== Aim of the exercise ==
Could you repeat every one of the records below word for word, leaving the pictures out of your answer?
##### Provided records #####
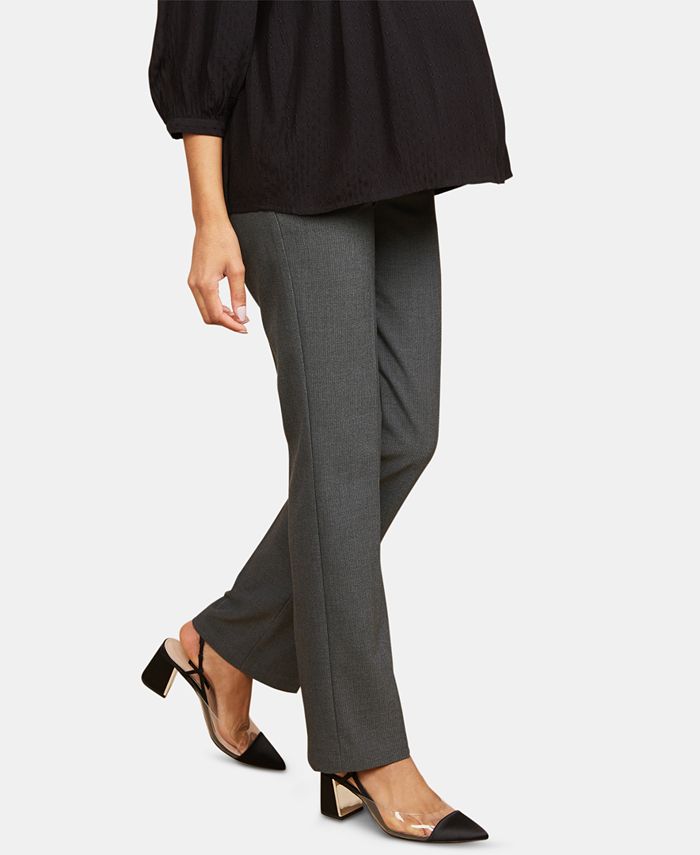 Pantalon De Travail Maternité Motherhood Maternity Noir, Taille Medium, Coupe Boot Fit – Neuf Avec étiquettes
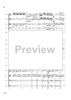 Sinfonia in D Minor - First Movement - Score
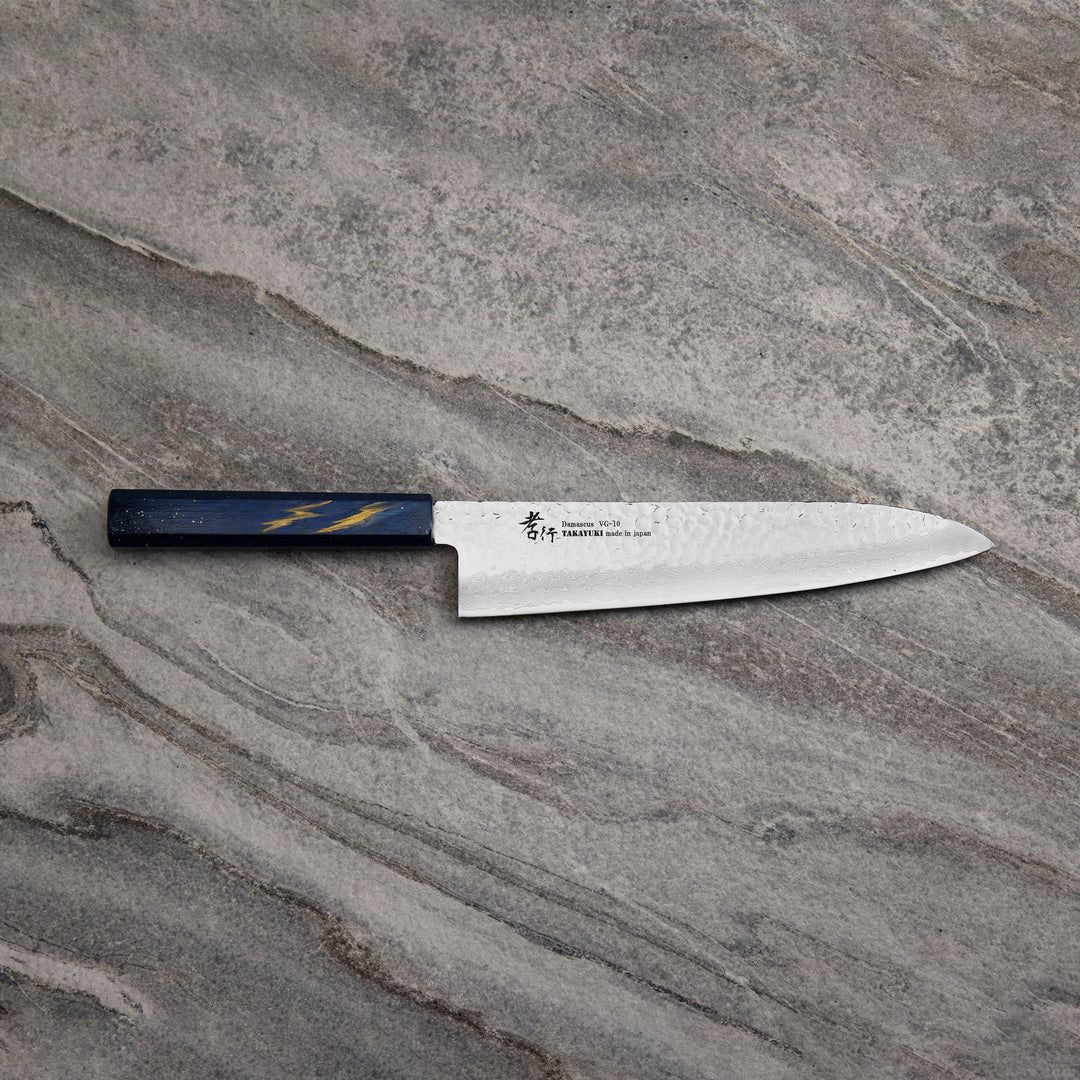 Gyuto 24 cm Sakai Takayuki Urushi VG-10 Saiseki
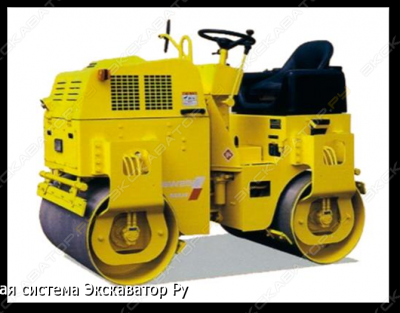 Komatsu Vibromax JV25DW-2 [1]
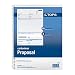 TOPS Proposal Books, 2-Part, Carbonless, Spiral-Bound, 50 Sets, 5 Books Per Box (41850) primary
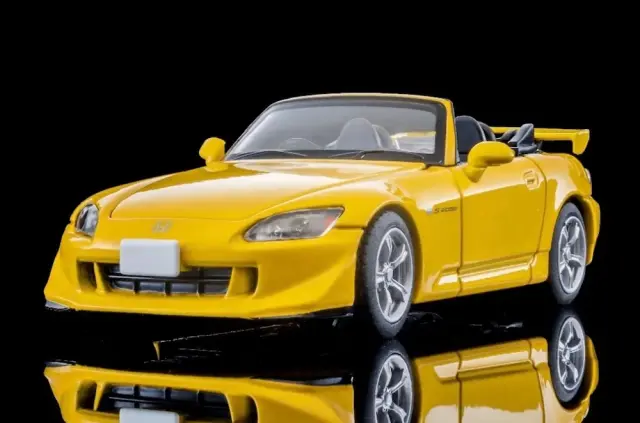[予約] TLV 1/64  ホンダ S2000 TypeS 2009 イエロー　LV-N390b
#####
== Answer section ==
 Pantalon De Travail Maternité Motherhood Maternity Noir, Taille Medium, Coupe Boot Fit – Neuf Avec étiquettes
 Sinfonia in D Minor - First Movement - Score
 Gyuto 24 cm Sakai Takayuki Urushi VG-10 Saiseki
 Komatsu Vibromax JV25DW-2 [1]
 TOPS Proposal Books, 2-Part, Carbonless, Spiral-Bound, 50 Sets, 5 Books Per Box (41850) primary
[予約] TLV 1/64  ホンダ S2000 TypeS 2009 イエロー　LV-N390b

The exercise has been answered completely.